**Deine Aufgaben**
- a) Wo war Jörg Kachelmann auf dem Foto zu sehen, dessen Verbot laut dem Text zu den Kachelmann-Fotos die Pressefreiheit verletzte?
- b) Schreibe den Text zu den Kachelmann-Fotos im Anschluss an seinen letzten Satz weiter.

BVerfG zur Pressefreiheit: Kachelmann-Fotos in "Bild" zum Teil zu Unrecht verboten

"Bild.de" wurde es zu Unrecht verboten, ein Foto des früheren Wettermoderators Jörg Kachelmann zu veröffentlichen, das ihn zur Zeit seines Strafprozesses wenige Meter vom Eingang der Kanzlei seiner Verteidigerin entfernt auf dem Gehweg zeigte. Dies hat das Bundesverfassungsgericht entschieden. Das Verbot verletze die Pressefreiheit. Kachelmann habe sich im öffentlichen Raum bewegt und damit rechnen müssen, dass er dort fotografiert wird. Das Verbot weiterer Fotos, die ihn im Innenhof der Kanzlei seiner Verteidigerin zeigten, sei hingegen nicht zu beanstanden, da er sich hier in einer durch räumliche Privatheit geprägten Situation befunden habe (Beschlüsse vom 09.02.2017, Az.: 1 BvR 2897/14, 1 BvR 790/15 und 1 BvR 967/15).

Zivilgerichte untersagten Veröffentlichung mehrerer Kachelmann-Fotos

Die Beschwerdeführerin und Beklagte des Ausgangsverfahrens im Verfahren 1 BvR 967/15 begleitete den Strafprozess gegen den früheren Wettermoderator Jörg Kachelmann, Kläger der Ausgangsverfahren, mit einer umfangreichen Berichterstattung. Sie illustrierte die Wortberichterstattung unter anderem mit einem Lichtbild des Klägers, das ihn wenige Meter vom Eingang der Kanzlei seiner Verteidigerin entfernt auf dem Gehweg zeigt. Der Kläger machte letztinstanzlich erfolgreich die Unterlassung der Bildberichterstattung geltend. Dagegen wendete sich die Beschwerdeführerin mit ihrer Verfassungsbeschwerde. Sie rügte im Wesentlichen die Verletzung ihrer Pressefreiheit. Die Beschwerdeführerinnen in den Verfahren 1 BvR 2897/14 und 1 BvR 790/15 wendeten sich gegen zivilgerichtliche Unterlassungsverfügungen, mit denen ihnen untersagt worden war, den Kläger im Innenhof der Kanzlei seiner Verteidigerin im Vorfeld des gegen ihn gerichteten Strafverfahrens abzubilden. Auch sie rügten die Verletzung ihrer Pressefreiheit.

Datensätze aus einer Datensammlung

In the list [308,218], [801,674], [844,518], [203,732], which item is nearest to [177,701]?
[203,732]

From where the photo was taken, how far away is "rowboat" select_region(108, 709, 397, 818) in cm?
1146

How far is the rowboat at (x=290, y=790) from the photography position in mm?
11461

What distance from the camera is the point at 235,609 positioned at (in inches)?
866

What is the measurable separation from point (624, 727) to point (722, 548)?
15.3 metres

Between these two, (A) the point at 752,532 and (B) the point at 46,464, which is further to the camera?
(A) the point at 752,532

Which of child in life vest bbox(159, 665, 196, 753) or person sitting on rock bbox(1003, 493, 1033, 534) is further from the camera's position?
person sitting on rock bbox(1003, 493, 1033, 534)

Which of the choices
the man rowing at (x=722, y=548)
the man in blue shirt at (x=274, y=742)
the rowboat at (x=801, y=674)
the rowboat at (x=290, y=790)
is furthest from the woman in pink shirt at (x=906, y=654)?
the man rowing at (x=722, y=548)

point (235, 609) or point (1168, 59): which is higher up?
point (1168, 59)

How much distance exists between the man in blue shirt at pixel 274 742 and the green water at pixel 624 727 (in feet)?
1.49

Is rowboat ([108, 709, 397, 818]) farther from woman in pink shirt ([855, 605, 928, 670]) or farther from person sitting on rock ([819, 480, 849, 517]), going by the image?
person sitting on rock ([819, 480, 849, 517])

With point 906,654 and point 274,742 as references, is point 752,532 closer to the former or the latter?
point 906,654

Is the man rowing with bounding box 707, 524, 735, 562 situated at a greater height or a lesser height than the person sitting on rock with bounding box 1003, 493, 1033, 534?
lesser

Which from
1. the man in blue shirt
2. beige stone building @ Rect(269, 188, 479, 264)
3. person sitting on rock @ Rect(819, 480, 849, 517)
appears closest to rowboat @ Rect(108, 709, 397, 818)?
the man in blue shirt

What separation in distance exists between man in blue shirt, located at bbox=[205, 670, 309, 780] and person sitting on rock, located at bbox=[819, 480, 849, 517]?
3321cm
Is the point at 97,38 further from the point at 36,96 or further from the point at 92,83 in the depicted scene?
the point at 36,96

**Ergebnisse pro Aufgabe**
- a) Auf dem Gehweg, wenige Meter vom Eingang der Kanzlei seiner Verteidigerin entfernt.

- b)
BVerfG: Veröffentlichungsverbot für "Gehweg-Foto" verletzt Pressefreiheit

Im Verfahren 1 BvR 967/15 hat das BVerfG die Verfassungsbeschwerde für begründet erachtet. Die angegriffenen Entscheidungen verletzten die Beschwerdeführerin in ihrer Pressefreiheit. Im Rahmen der Abwägung der kollidierenden Schutzgüter müssten die Zivilgerichte das Gewicht der Pressefreiheit bei der Berichterstattung über Ereignisse, die von großem öffentlichen Interesse seien, ausreichend berücksichtigen. Für die Gewichtung der kollidierenden Belange des Persönlichkeitsschutzes sei neben den Umständen der Gewinnung der Abbildung auch bedeutsam, in welcher Situation der Betroffene erfasst werde, ob er sich im öffentlichen Raum bewege oder ob sich im privaten Raum oder in einer durch räumliche Privatheit geprägten Situation befinde. Betreffe die Abbildung die Privatsphäre oder eine durch räumliche Privatheit geprägte Situation, sei das Gewicht der Belange des Persönlichkeitsschutzes erhöht.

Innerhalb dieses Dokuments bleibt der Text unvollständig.